Sets for Grasses of a Thousand Colors are by
Eugene Lee, costumes by
Dona Granata, lights by
Howard Harrison, sound by
Bruce Odland, and video design by
Bill Morrison.
The Public Theater and TFANA are deeply grateful to Adam Bartos and Mahnaz Ispahani Bartos and the Rosenthal Family Foundation for their generous support of The Designated Mourner and Grasses of a Thousand Colors. The Pannonia Foundation made a charitable contribution to subsidize ticket sales for both productions to provide greater access to the arts; and the support of the Rosenthal Family Foundation underwrites expenses associated with the $20 Lottery program and other artist expenses for the productions.
Theatre for a New Audience and
The Public Theater's co-production of The
Wallace Shawn-André Gregory Project is supported in part by an award from theNational Endowment for the Arts.
Single tickets are $85 and will be available at www.PublicTheater.org, or 212-967-7555 or
The Public Theater Box Office, 425 Lafayette Street, beginning May 23.
A limited number of subsidized $20 tickets will be sold for each performance of The Designated Mourner and Grasses Of A Thousand Colors via lottery. Beginning at 2 1/2 hours prior to each scheduled performance, persons can enter the lottery in The Public Theater lobby by filling out an entry card with their name and indicating if they want one or two tickets. Limit one entry per person, duplicate cards will be removed. At 2 hours prior to curtain, no more entries will be accepted and winner names will be drawn.
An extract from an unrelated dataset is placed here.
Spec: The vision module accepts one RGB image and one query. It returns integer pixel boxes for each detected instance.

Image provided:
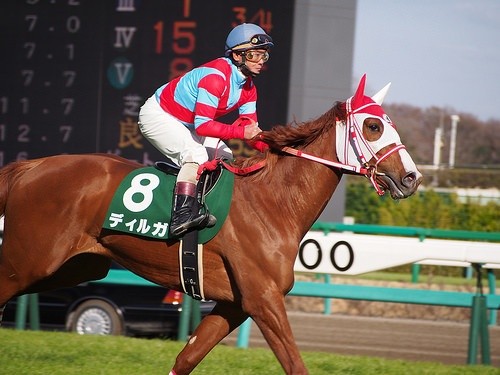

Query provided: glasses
[237,50,270,62]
Winners must be present at the time of the drawing and will proceed directly to the box office to purchase tickets. Cash only, subject to availability.
The Designated Mourner performances are Tuesday through Saturday evenings at 7:00pm with matinees Sundays at 3:30pm.
Grasses of a Thousand Colors performances are Tuesday through Saturday evenings at 7:00pm with matinees Sundays at 2:00pm. There is one additional matinee Saturday, November 2, at 2:00pm.